- Macy’s stock rallied some 2.75% by midday Wednesday, only to pull back to 1% below the day’s opening price.
- At issue is stronger-than-expected online sales, but massive losses in the second quarter as the pandemic raged.
- Macy’s has to address a fundamental weakness in its competencies: Online should not be less profitable than brick-and-mortar.
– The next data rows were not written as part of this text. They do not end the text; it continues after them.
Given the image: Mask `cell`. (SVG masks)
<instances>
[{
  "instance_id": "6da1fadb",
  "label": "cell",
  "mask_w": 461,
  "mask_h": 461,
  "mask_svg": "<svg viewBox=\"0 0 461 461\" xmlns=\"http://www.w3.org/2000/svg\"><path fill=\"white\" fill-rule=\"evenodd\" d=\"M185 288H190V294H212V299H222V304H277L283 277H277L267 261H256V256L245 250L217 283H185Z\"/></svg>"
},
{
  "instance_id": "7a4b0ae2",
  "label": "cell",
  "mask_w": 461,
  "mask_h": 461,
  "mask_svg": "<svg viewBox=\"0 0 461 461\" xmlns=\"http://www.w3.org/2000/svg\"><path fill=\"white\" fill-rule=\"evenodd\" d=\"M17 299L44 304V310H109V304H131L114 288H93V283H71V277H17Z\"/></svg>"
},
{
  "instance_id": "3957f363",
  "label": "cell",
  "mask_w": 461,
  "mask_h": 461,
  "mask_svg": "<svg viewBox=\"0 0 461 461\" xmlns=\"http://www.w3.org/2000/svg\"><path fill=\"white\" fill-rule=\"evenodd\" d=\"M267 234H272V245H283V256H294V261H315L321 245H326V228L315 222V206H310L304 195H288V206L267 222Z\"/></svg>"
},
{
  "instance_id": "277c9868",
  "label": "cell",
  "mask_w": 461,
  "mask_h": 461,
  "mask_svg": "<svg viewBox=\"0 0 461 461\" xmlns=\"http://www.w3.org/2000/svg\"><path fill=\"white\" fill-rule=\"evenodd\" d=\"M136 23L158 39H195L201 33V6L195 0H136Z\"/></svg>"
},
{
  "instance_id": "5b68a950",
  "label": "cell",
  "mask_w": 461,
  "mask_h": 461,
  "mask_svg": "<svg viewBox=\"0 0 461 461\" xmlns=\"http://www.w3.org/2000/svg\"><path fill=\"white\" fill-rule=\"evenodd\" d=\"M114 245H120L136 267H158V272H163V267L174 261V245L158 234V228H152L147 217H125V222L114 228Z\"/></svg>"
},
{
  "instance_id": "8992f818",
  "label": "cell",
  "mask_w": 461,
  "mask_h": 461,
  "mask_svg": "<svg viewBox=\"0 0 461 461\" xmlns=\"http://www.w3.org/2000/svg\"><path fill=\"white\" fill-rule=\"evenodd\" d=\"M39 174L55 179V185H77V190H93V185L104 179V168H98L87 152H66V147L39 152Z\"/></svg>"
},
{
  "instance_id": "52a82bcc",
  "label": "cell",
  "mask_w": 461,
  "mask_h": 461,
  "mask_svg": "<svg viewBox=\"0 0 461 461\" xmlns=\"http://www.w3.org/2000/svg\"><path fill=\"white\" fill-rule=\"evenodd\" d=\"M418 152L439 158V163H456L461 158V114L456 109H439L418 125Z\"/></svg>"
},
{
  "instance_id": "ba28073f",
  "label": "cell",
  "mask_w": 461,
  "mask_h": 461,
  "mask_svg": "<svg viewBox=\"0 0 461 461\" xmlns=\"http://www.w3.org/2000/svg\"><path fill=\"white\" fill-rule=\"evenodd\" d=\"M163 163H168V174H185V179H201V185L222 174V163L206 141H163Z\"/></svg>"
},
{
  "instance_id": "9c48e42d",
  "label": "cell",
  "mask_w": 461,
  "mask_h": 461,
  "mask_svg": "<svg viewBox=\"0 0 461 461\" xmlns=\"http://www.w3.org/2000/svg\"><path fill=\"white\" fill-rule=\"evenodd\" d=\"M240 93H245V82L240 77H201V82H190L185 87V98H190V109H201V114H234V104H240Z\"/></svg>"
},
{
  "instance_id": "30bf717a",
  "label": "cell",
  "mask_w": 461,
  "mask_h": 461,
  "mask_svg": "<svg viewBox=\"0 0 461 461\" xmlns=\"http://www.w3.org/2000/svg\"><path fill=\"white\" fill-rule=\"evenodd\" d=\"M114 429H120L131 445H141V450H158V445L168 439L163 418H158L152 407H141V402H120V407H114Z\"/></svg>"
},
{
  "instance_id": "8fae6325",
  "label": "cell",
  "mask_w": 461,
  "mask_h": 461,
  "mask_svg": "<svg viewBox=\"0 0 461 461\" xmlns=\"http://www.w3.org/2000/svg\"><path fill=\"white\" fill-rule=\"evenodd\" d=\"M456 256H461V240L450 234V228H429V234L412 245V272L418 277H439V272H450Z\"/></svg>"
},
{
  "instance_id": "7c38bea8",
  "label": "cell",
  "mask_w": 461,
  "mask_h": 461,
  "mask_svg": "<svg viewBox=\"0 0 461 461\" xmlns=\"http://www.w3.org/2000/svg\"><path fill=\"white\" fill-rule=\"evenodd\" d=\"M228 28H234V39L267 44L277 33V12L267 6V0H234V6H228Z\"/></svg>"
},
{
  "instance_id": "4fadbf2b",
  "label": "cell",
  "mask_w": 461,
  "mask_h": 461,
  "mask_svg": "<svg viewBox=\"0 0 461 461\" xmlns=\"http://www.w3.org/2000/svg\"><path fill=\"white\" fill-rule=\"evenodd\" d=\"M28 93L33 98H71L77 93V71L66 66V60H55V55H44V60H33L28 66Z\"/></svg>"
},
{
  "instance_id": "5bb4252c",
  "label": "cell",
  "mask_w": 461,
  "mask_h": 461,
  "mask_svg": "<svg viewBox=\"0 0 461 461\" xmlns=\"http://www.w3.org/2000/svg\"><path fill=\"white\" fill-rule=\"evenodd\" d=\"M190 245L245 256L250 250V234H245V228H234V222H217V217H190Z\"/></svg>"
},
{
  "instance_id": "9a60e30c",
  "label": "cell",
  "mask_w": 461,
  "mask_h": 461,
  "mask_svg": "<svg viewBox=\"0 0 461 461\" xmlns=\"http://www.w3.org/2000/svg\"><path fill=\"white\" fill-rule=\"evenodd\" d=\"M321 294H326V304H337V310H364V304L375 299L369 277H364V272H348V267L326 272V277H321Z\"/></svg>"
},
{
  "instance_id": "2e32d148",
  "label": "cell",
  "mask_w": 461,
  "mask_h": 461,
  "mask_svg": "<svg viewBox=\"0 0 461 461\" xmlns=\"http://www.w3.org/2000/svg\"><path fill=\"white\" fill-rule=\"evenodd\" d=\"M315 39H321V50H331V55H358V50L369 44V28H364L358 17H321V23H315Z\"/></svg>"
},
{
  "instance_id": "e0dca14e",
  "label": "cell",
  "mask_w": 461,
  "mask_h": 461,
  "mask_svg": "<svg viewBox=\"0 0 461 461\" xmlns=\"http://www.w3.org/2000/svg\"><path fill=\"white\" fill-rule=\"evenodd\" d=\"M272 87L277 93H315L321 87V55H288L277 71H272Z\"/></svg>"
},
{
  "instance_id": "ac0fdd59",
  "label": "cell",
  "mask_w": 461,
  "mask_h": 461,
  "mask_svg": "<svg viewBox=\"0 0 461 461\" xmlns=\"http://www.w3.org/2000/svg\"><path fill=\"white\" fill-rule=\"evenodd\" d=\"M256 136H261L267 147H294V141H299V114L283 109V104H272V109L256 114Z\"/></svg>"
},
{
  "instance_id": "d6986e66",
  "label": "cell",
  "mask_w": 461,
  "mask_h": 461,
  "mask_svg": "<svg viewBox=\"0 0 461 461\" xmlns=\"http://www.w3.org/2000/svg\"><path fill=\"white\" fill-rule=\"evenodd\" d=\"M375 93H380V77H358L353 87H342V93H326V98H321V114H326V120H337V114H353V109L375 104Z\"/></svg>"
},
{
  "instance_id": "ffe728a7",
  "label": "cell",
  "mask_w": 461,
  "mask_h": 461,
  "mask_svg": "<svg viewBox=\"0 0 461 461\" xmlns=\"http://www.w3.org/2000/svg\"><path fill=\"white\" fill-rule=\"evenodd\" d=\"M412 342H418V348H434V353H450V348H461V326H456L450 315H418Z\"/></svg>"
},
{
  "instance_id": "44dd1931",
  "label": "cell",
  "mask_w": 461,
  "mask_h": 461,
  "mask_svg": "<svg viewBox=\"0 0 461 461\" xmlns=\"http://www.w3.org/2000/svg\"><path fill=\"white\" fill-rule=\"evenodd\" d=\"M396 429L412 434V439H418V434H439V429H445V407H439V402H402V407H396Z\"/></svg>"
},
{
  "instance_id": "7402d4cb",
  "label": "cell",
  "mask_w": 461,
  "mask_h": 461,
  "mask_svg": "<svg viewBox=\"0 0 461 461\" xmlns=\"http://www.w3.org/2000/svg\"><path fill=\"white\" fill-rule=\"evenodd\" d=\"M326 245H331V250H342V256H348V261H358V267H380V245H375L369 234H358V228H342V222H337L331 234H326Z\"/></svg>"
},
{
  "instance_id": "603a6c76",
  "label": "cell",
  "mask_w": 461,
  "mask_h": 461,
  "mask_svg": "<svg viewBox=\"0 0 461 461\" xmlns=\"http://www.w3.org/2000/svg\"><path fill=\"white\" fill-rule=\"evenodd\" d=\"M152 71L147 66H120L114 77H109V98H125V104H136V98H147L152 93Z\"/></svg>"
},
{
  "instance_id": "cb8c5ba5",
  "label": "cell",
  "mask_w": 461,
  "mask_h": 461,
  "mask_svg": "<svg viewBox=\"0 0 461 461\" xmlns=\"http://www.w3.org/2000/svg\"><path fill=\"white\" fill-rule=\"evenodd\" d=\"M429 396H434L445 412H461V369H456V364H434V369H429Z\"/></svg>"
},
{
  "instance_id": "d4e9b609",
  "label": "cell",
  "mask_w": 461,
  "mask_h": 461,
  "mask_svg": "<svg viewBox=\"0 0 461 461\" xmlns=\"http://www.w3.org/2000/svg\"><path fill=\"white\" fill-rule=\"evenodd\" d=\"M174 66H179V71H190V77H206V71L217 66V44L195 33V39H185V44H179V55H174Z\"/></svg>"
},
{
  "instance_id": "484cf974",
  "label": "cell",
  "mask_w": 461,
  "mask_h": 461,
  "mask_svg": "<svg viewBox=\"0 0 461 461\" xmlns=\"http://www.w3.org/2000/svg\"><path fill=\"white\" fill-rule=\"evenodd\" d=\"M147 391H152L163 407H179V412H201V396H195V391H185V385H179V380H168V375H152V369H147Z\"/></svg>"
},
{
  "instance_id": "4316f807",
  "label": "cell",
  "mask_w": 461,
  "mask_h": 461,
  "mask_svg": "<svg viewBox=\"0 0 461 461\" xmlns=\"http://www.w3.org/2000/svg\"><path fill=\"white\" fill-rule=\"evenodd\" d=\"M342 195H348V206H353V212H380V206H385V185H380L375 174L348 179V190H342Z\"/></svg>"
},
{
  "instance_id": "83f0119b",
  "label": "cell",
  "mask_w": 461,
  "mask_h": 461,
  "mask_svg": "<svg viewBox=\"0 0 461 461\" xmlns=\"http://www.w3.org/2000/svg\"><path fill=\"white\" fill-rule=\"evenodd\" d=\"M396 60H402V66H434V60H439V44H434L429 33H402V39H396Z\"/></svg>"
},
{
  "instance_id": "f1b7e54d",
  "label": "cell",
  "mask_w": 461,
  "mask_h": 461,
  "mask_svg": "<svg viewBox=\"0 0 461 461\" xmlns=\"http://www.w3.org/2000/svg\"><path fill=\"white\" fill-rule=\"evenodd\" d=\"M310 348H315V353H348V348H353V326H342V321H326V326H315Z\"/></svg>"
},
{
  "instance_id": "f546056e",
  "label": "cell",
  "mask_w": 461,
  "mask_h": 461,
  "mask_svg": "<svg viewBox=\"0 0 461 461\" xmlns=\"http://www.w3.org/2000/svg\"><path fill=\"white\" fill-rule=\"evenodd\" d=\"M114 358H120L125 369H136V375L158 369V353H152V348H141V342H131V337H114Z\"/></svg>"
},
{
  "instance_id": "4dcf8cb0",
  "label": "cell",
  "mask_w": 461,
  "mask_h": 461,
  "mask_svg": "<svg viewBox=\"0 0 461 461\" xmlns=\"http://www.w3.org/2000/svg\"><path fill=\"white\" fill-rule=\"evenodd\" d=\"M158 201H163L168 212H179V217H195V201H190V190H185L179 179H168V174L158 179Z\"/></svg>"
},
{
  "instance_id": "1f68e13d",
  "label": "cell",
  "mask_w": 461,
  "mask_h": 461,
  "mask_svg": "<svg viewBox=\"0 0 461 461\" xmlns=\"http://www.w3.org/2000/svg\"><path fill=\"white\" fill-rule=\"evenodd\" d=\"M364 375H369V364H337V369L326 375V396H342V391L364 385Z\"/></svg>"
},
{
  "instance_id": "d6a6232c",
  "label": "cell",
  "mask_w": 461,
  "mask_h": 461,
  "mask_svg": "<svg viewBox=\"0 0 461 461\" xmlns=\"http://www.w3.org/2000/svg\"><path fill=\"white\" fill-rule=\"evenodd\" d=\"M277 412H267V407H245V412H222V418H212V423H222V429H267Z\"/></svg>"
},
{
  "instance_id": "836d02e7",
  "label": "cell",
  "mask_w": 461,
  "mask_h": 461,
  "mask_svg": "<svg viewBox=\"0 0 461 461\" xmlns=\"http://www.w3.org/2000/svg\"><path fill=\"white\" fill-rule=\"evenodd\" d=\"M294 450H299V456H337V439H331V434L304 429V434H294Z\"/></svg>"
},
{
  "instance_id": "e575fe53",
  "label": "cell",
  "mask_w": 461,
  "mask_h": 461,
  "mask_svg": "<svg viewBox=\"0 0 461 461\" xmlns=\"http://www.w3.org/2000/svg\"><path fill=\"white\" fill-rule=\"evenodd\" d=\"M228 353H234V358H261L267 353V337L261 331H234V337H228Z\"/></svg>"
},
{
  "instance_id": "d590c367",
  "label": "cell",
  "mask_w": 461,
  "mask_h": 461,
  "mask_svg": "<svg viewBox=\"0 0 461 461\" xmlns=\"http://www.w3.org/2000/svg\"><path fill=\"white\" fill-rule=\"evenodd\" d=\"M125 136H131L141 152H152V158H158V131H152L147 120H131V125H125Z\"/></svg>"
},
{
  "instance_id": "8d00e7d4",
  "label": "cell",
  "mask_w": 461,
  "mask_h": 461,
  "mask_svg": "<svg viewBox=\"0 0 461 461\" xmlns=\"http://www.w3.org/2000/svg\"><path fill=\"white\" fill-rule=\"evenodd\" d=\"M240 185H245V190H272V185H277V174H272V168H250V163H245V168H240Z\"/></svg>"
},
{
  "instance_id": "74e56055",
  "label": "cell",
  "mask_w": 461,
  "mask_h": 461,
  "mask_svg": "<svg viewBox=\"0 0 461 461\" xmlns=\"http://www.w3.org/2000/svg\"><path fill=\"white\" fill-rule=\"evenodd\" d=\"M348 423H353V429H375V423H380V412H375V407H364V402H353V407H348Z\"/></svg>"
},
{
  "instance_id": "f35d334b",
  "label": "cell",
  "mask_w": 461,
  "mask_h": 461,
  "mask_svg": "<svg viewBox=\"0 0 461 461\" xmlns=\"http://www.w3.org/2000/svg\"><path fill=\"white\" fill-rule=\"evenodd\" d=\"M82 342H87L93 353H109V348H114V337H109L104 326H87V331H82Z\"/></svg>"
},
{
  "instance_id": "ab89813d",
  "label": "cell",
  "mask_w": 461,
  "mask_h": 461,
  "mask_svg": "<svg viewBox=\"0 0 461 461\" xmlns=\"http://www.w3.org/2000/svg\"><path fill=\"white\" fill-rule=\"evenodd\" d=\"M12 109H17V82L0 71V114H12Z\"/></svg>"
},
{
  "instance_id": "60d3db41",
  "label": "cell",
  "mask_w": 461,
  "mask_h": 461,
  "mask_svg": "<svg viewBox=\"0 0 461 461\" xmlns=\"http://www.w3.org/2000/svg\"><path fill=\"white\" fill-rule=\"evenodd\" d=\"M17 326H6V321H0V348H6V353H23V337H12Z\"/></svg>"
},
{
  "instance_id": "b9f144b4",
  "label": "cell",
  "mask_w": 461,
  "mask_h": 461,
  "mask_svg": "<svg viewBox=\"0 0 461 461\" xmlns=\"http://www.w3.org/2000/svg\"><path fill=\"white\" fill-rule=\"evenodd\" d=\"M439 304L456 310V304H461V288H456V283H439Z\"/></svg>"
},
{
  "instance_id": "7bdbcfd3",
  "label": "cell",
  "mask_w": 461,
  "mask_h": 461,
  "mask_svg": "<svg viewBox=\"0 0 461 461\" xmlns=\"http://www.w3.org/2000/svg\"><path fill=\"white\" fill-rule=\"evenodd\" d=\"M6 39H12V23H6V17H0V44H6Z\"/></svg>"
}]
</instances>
Macy’s stock was among those making the biggest moves in the premarket Wednesday morning. America’s number one department store ($24 billion in 2019 sales) rallied around 2.75% by midday to $7.20 a share.
Meanwhile, the S&P 500 Index extended its record to 3,557 with a gain of around 0.9%. Why was Macy’s stock rallying ahead of the benchmark before turning back?
Macy’s Stock Rallies Despite $431 million Q2 Loss
Watch CNBC’s Lauren Thomas discuss Macy’s CEO Jeff Gennette’s remarks on earnings and opportunities in luxury retail:
Macy’s CEO Jeff Gennette told analysts Wednesday on the earnings call:
Retail today has been disrupted. And while that disruption creates challenges, it also holds opportunity. With many competitors closing or struggling, we see the potential to bring new customers into our brands and gain market share.
The retailer reported stiff losses in the second quarter. Macy’s confirmed Wednesday that its store closings would move forward. About 125 locations, making up around one-fifth of its stores, will close over the next few years.
Yet shares of the embattled retailer surged ahead of the index that gave it the boot on Apr 1 to make room for an air conditioning company. It was no April Fool’s joke. S&P Dow Jones Indices said in a statement:
Macy’s has a market capitalization more representative of the small-cap market space
What was it about Wednesday’s earnings call that gave Macy’s stock more verve than the S&P 500?
Bulls Flip Flop on Long Thesis
Watch Jeff Gennette explain how Macy’s reopened over quarter two:
Despite losing $431 million, or $1.39 a share, CNBC’s Lauren Thomas pointed to unexpectedly strong growth in online sales for the rally. But it’s interesting that Macy’s bulls rallied shares 4.9% (from $14.50 to $15.22) last November, the day its third-quarter earnings reported the exact opposite. Thomas then reported the exact flip opposite quarter as the bulls’ grounds for a rally:
Macy’s online sales growth slowed. But that also means it’s more profitable
Weaker online sales, with better profits as a silver lining, boosted shares then. Massive earnings losses, with stronger online sales, are what boosted shares this morning. Because they’re contradictory, one or both of those theses must be wrong. Today, the bears seem to insist it’s the second one.
And closing down 125 locations doesn’t look like it cuts costs for Jeff Gennette if online is more expensive for Macy’s than brick-and-mortar sales. It seems like a retreat into a market where Macy’s has massive disadvantages and lower profits.
Along with Thomas, MarketWatch’s Tomi Kilgore points to Macy’s lighter-than-expected losses for the morning’s market gains. But if markets had already priced in the losses, why did they leave out the pricing in an increase to online sales?
They already knew online sales would grow during these last few months. The stock market made enormous, correct bets on that this year, with Amazon, Zoom, and maybe even Tesla.
The bulls sure wear rose-tinted glasses on this one. Maybe some of these New York financiers are attached to this stock.
Disclaimer: This article represents the author’s opinion and should not be considered investment or trading advice from CCN.com. Unless otherwise noted, the author has no position in any of the stocks mentioned.